PAKETTEN ELDE EDİLECEK GELİR NET DEĞİL, HESAPLAMALARA GÖRE BÜTÇE AÇIĞININ YÜZDE 10’U
Komisyon görüşmelerinden bir gün önce komisyona sunulan etki analizinde bu vergi düzenlemelerinden elde edilmesi beklenen toplam vergi geliri net olmadığı kaydedilen şerhte, “Bu sorunun yanıtı çok önemlidir. Çünkü bu paketin ciddi bir kaynak yaratacağı beklentisi yayılmıştı. Pek çok hesaplamaya göre bu paketten 2024 yılında elde edilecek gelir yaklaşık 150 milyar liradır.
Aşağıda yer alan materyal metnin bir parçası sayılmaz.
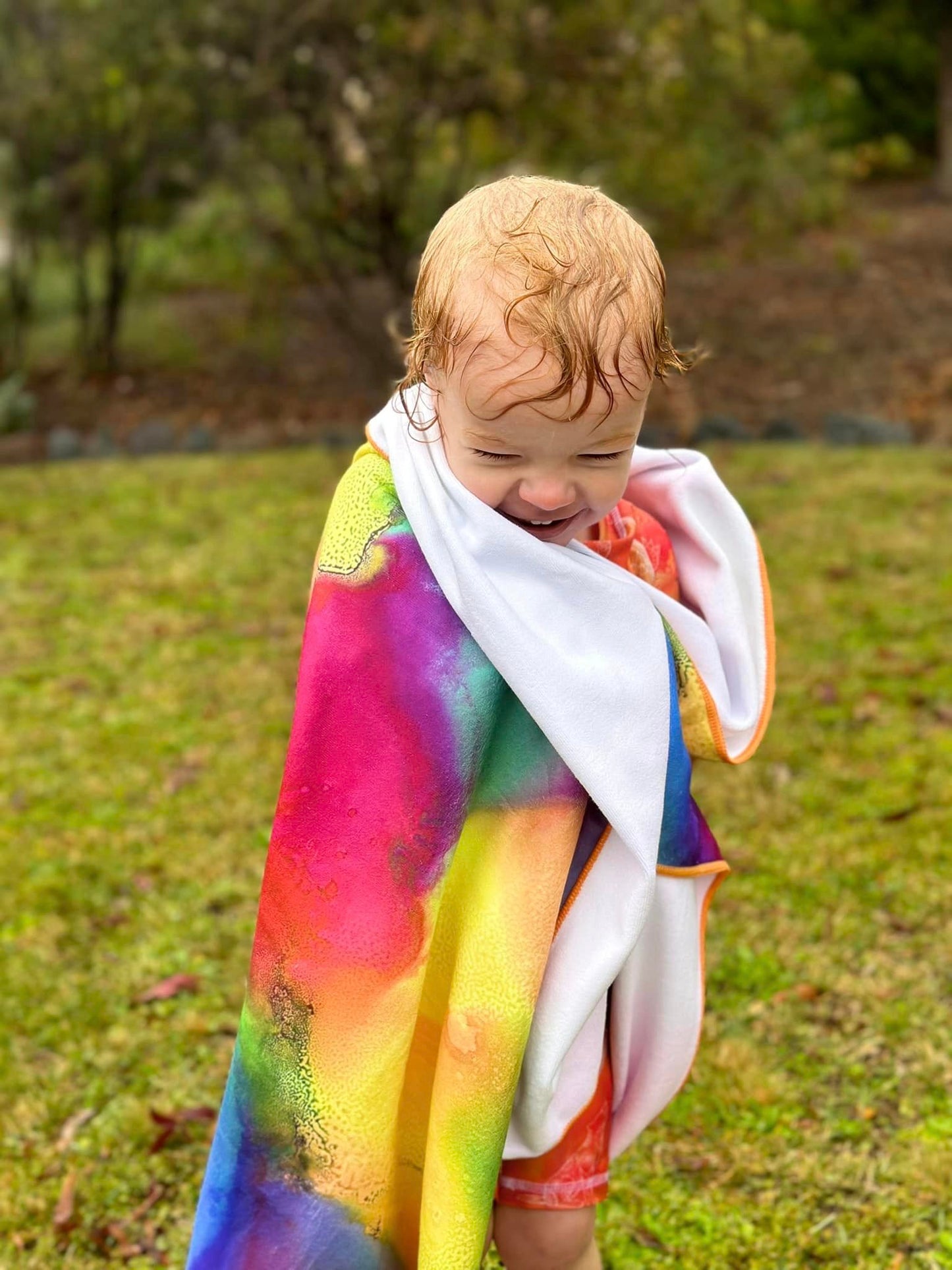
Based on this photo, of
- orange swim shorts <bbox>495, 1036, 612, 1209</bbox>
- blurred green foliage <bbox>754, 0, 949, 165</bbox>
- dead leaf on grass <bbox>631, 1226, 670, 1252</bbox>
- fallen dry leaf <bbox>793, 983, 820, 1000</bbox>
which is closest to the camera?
orange swim shorts <bbox>495, 1036, 612, 1209</bbox>

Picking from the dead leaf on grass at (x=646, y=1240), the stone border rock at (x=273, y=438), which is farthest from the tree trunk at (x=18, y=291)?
the dead leaf on grass at (x=646, y=1240)

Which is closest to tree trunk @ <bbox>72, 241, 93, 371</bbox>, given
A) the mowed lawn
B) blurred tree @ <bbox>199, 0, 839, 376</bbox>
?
blurred tree @ <bbox>199, 0, 839, 376</bbox>

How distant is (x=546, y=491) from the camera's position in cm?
175

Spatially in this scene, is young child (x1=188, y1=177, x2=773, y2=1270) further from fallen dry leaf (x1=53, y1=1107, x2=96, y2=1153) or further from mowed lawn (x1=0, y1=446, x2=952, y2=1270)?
fallen dry leaf (x1=53, y1=1107, x2=96, y2=1153)

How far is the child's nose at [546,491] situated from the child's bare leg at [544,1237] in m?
1.15

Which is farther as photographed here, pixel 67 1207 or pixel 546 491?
pixel 67 1207

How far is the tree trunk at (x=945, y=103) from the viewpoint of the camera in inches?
542

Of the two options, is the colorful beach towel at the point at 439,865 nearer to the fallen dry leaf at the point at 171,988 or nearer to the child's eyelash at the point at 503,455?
the child's eyelash at the point at 503,455

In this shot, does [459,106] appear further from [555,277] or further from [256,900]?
[555,277]

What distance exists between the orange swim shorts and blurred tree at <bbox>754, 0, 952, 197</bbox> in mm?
13995

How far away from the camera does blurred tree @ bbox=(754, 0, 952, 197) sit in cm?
1402

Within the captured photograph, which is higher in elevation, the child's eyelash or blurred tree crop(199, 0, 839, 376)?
the child's eyelash

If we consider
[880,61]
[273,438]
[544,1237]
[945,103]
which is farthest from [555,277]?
[880,61]

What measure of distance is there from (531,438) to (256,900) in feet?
9.15
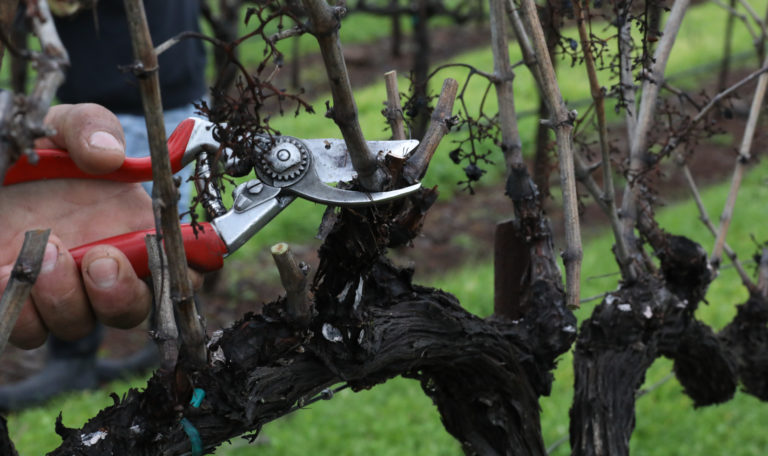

Tasarruf paketi olarak sunulan paketin de yaklaşık 120 milyar liralık bir gelir getireceği hesaplanmıştı. Dolayısıyla hem tasarruf hem de bu vergi paketi toplamda sadece 270 milyar liralık bir gelir yaratacaktır. Ancak 2024 bütçesinde öngörülen bütçe açığı 2 trilyon 700 milyar liradır. Gerçekleşen açığın yılın sonunda nereye ulaşacağı henüz belli değildir. Bu iki paket öngörülen bütçe açığının sadece yüzde 10’unu karşılayabilecektir. Bu da yurttaşlar için yeni vergiler, halkın sırtına yüklenecek yeni borçlar demektir” değerlendirmesi yapıldı.
BU VERGİ PAKETİ PANSUMAN BİLE OLAMAZ
Derin vergi adaletsizliğinin bu vergi paleti ile giderilemeyeceğinin ifade edildiği şerh metninde, “Bu vergi paketi pansuman bile olamayacak niteliktedir. Vergi yapısında ve vergilendirme mantığında ‘aynı tas aynı hamam’ durumu devam etmektedir” denildi.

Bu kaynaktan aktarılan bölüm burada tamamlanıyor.